Monday 3 June 2013

Perspective

In my other life, my paid work writing for a home magazine, the most common concern environmentally conscious people have when renovating their home is opening it to light.
In cooler climates particularly, using the sun to passively warm a house is important. Light brings joy and life and feelings of comfort and connection. In Melbourne many old houses are dark and gloomy, energy sinks with little connection to the outdoor environment.
When they were built, and until recent years, nature was something you struggled against and retreated from when necessary. Now there is a shift towards openness and communion with the environment; householders want their homes to be oriented properly to make maximum use of the sun, for communal and energised rooms to face north and quieter study areas to be graced by the gentler light from the south. Renovations open constipated houses to embrace their gardens and backyards, replacing walls with windows and glazed doors.  

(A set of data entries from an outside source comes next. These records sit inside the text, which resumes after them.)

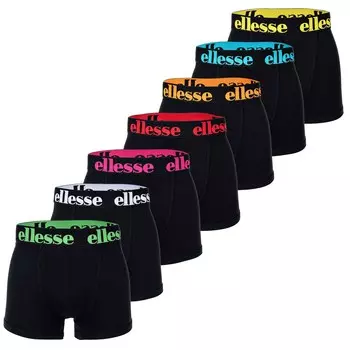 Боксеры Ellesse, черный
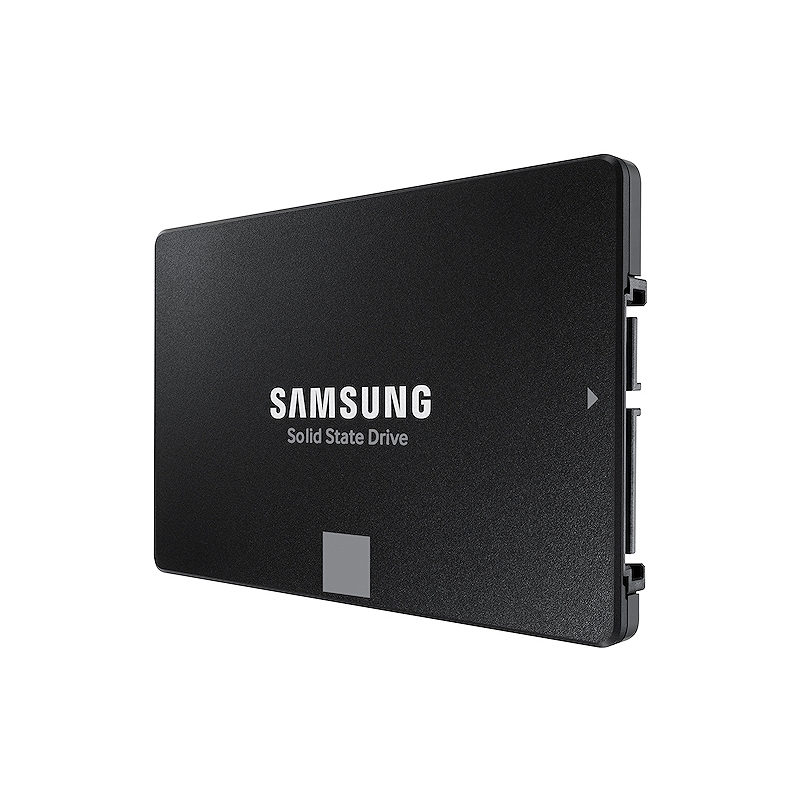 Samsung 870 EVO 1 TB 2.5" Serial ATA III V-NAND MLC - Billede 3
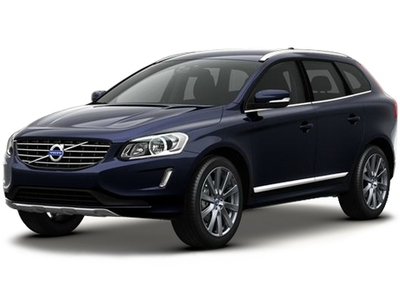 Автоковрики EVA для Volvo XC60, 1-е поколение, рестайл (2013-2017)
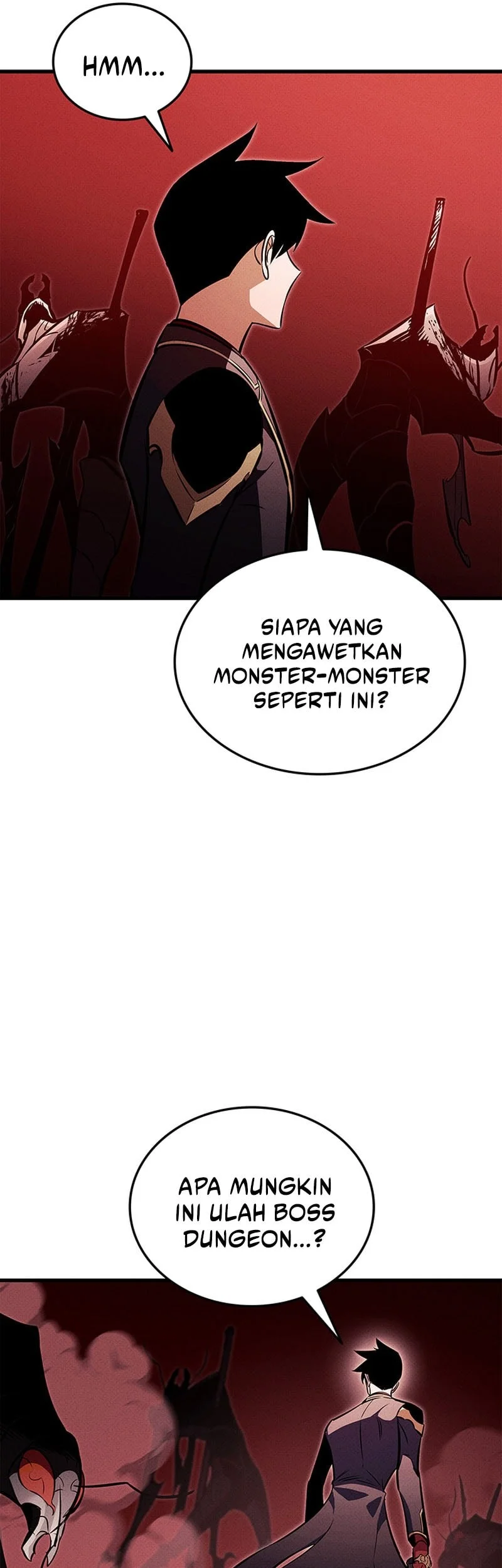 Ranker’s Return (Remake) Bab 230 halaman 34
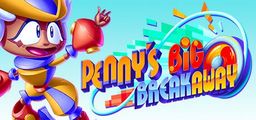 Logo: Penny's Big Breakaway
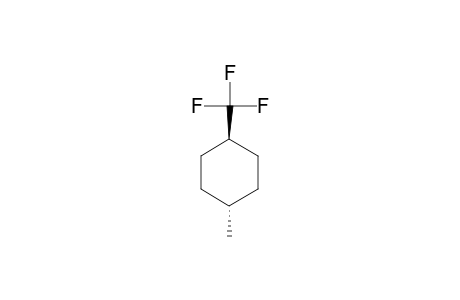 TRANS-1-TRIFLUOROMETHYL-4-METHYL-CYCLOHEXANE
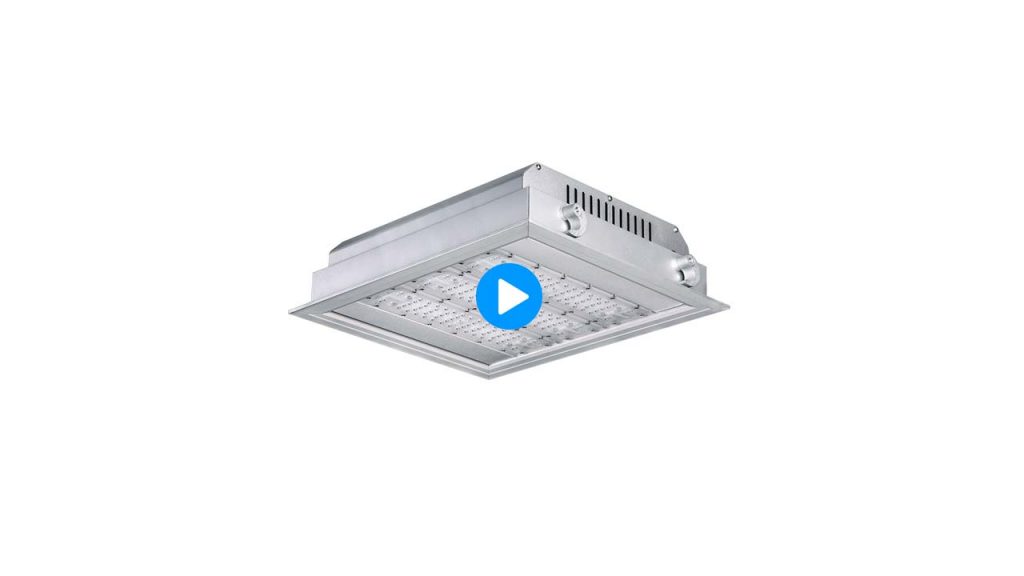 led canopy lights wholesale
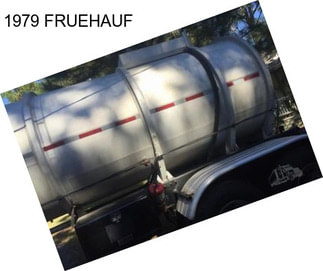 1979 FRUEHAUF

I find this heartening and inspiring. The metaphors of light, openness and connection with nature are at work in the world. I contrast this with the work of my old profession, journalism. The news we receive through the media is slanted towards conflict and disorder, disasters and impending doom. This has a profound, wide-ranging effect, engendering a level of fear and crisis in the psyche of the community. This persistent, heightened state means it is harder for people to see reality as it truly is – multifaceted and nuanced – and therefore meaningful decisions are harder to make. The media’s black-and-white vision contributes to black-and-white vision in society as a whole, acting as a brake on psychic and social development even as society itself on many levels has evolved well past its narrow and restrictive world view. 
Perspective, I believe, is increasingly important. We should never be naive about the world or live in a saccharine state of denial, but we do need perspective. It is the ability to see and experience the joy and light as well as the darkness and chaos of reality. In daily life there are myriad ways to experience profound joy: from seeing the sun rise in the morning to hearing birdsong or watching children at play; from playing tennis with friends or swimming in the ocean to simply smiling in the wonder of the present moment. Individually and collectively we have to balance the light and dark, and counter the alienating tendencies of our society with appropriate love and care.
Perspective is also about having the big picture in mind. Many activists working for positive change in the world, especially in the environment movement, seem enmeshed in the crisis mentality, attempting to shout above the rest about the impending Armageddon. There’s no doubt that our planet is in crisis, and we do need to hear about the immense ecological changes taking place, but more than anything we need vision of a way forward. We need an emphasis on vision and an understanding that the situation is not static and insoluble. Perspective allows us to see that humanity and the planet are in an immense transition, and we would do well to know more about this transition and act in whatever ways we can to further the cause of life.  
The dominant Western world is moving away from a masculine, heroic culture in which humanity sees itself as separate from nature and towards a more feminine reality in which relationship, connection and oneness with nature are paramount. Author Richard Tarnas, in his book The Passion of the Western Mind, sees the evidence of this shift not only in the rise of feminism and growing empowerment of women, the opening up to feminine values by men and women, but also in increasing ecological awareness, sense of unity with nature and opposition to governments and corporations acting against the environment. Tarnas sees it in the growing embrace of the human community, in the accelerating collapse of long-standing political and ideological barriers separating the world’s people, in the deepening recognition of the value and necessity of partnerships, pluralism, and the interplay of many perspectives. It is visible, he says, in the widespread urge to reconnect with the body, the emotions, the unconscious, the imagination and intuition – among many other things.
No transition is easy or straightforward and elements of the old co-habit for some time with the new, blazing with intensity even as the ground underneath them is disappearing. We cannot fully picture what humanity or the planet will be like in 100 or 200 years, but we can recognise that a meaningful and important shift is under way and act in concert with life to enable its right shape. In this wonderful endeavour we require a healthy amount of perspective.